#### Document excerpt

┏━━

We conclude that, for purposes of Section 9A, in a civil rights context "wilful, wanton, or malicious" conduct means egregious conduct which would warrant imposition of punitive damages in the underlying action. In Federal civil rights actions, which are among the actions for which Section 9A provides indemnity, the United States Supreme Court has interpreted the terms "malice," "wanton," and "wilful" to constitute a standard for punitive damages "when the defendant's conduct is shown to be motivated by evil motive or intent, or when it involves reckless or callous indifference to the federally protected rights of others." Smith v. Wade, 461 U.S. 30, 39-40 n.8, 56 (1983). Linking the exclusion from indemnification to the standard for punitive damages achieves the Legislature's clear intent; it indemnifies officers for intentional torts and civil rights violations occurring within the scope of their official duties, yet excludes indemnification in egregious cases. It also provides a bright line test for precluding indemnification where punitive damages are awarded in the underlying action.

┗━━

#### Your goal
According to the passage on Section 9A indemnity, what does "wilful, wanton, or malicious" conduct mean in a civil rights context?

#### Records contained in a dataset
┏━━

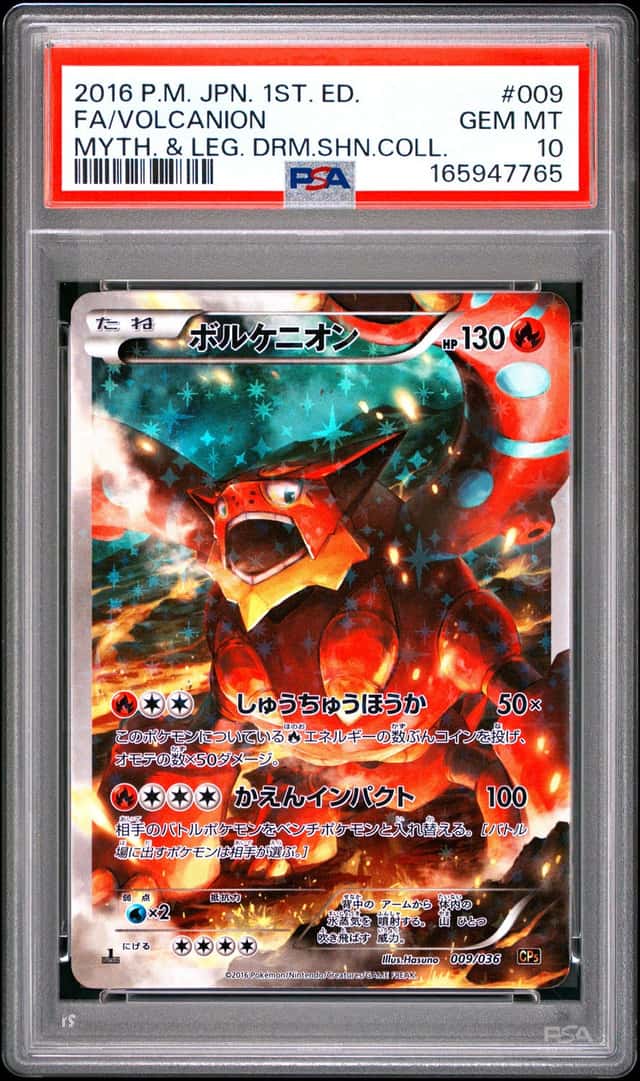 Volcanion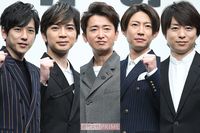 嵐・大野智、櫻井翔、二宮和也、松本潤、相葉雅紀の中で一番「老け顔」なのは誰？ “イケおじ”へと進化す…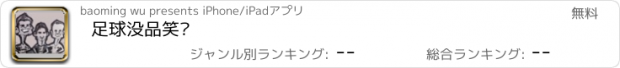 おすすめアプリ 足球没品笑话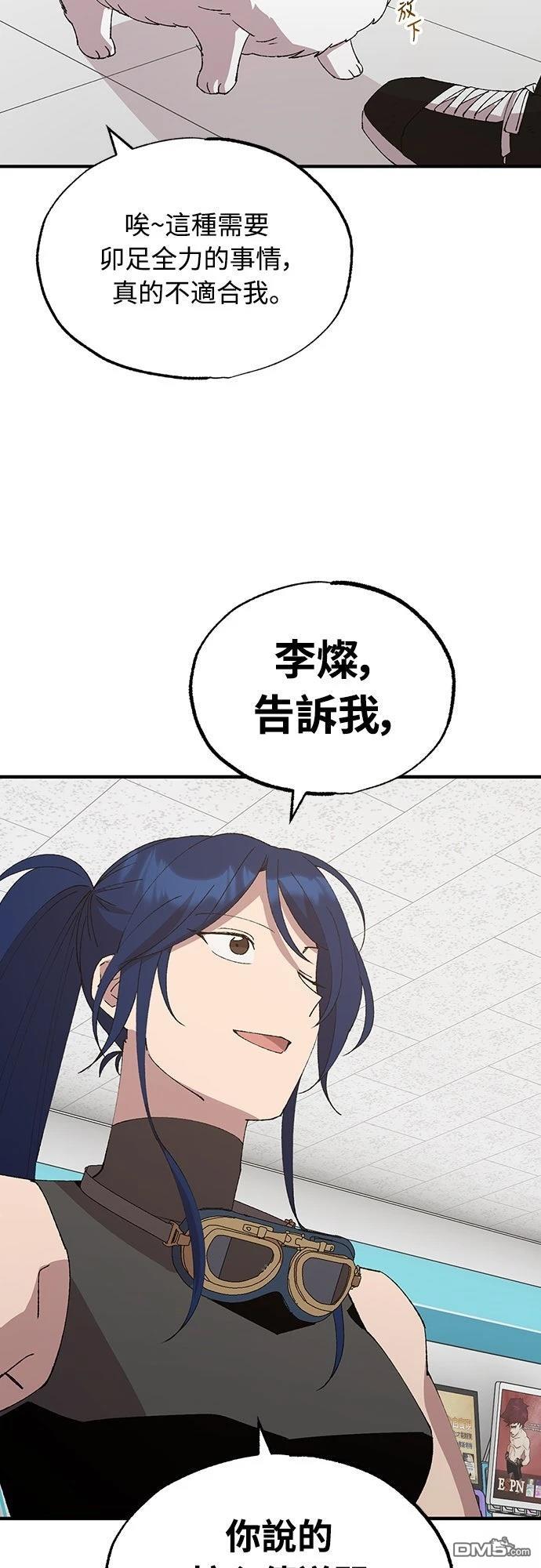 🍜异世界打工仔 第70话 第32页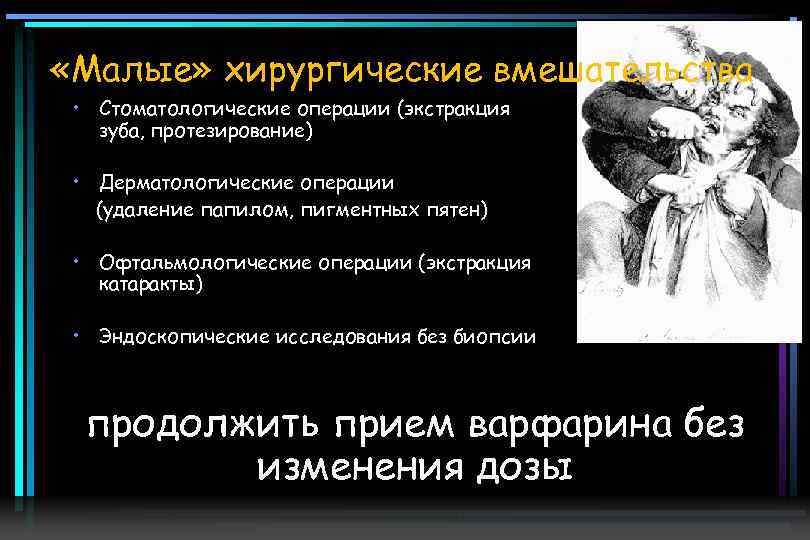  «Малые» хирургические вмешательства • Стоматологические операции (экстракция зуба, протезирование) • Дерматологические операции (удаление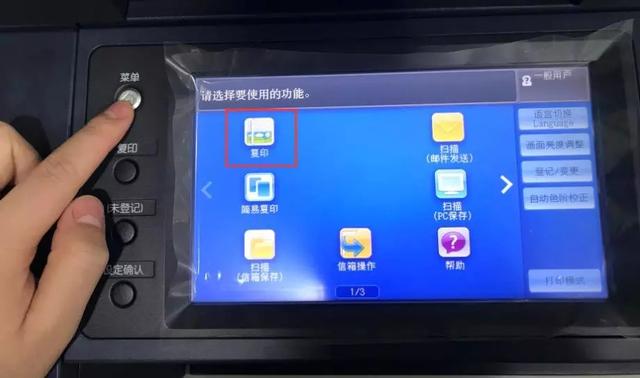 打印机怎么用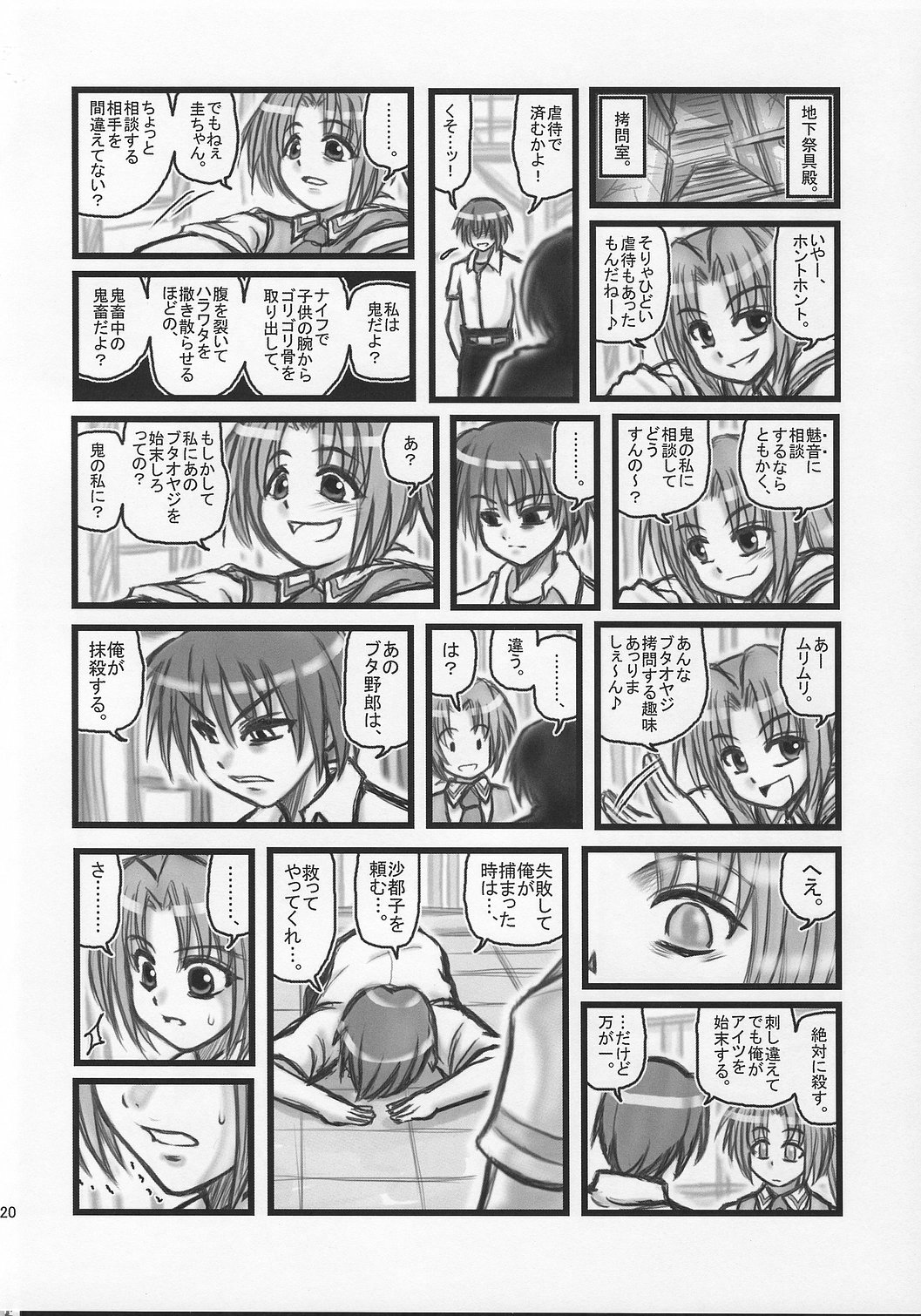 [Daitoutaku (Nabeshima Mike)] Ryoujoku Hina Misawa Curry H (Higurashi no naku koro ni [When They Cry - Higurashi]) page 19 full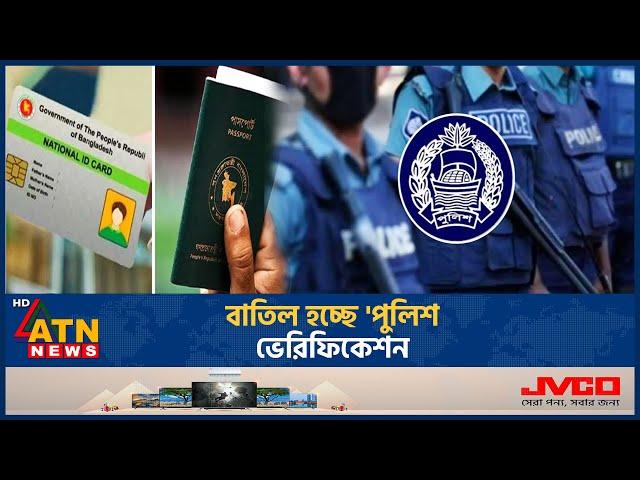 পুলিশ ভেরিফিকেশন বাতিলের সুপারিশ, কতটা বাস্তবসম্মত? | Police Verification | Passport | ATN News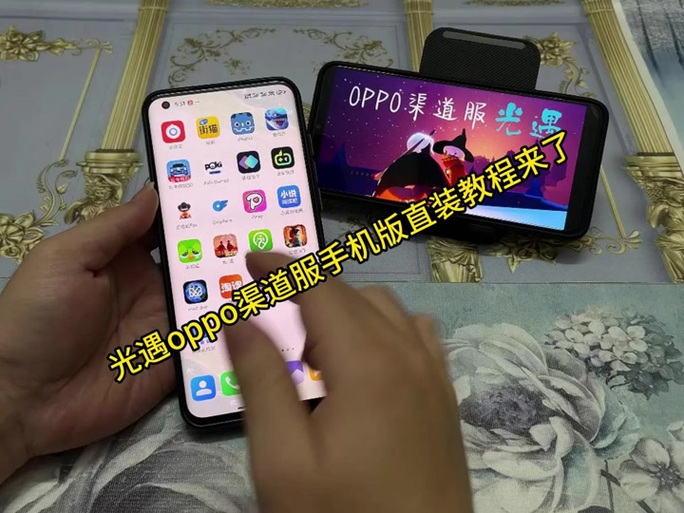 光遇辅助器直装免费版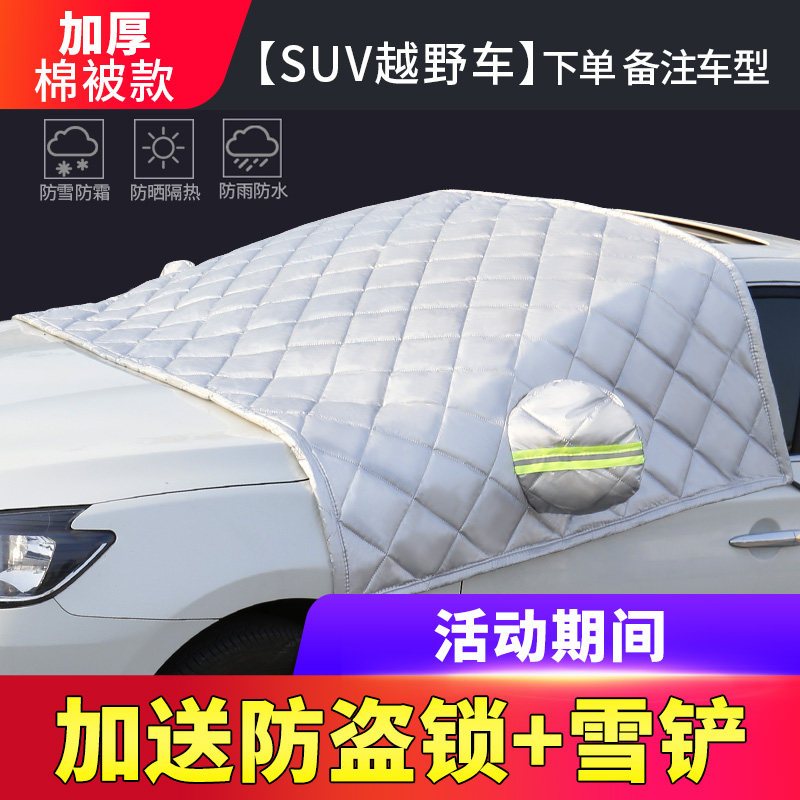 汽车用品>安全/自驾>车衣>个人店其他品牌>个人店其他品牌车衣>800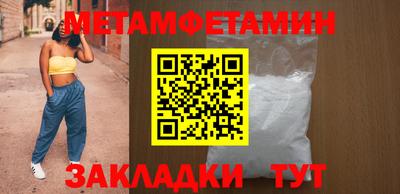 синтетический гашиш Краснодар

┗━━

#### Problem solution
Egregious conduct that would warrant imposition of punitive damages in the underlying action.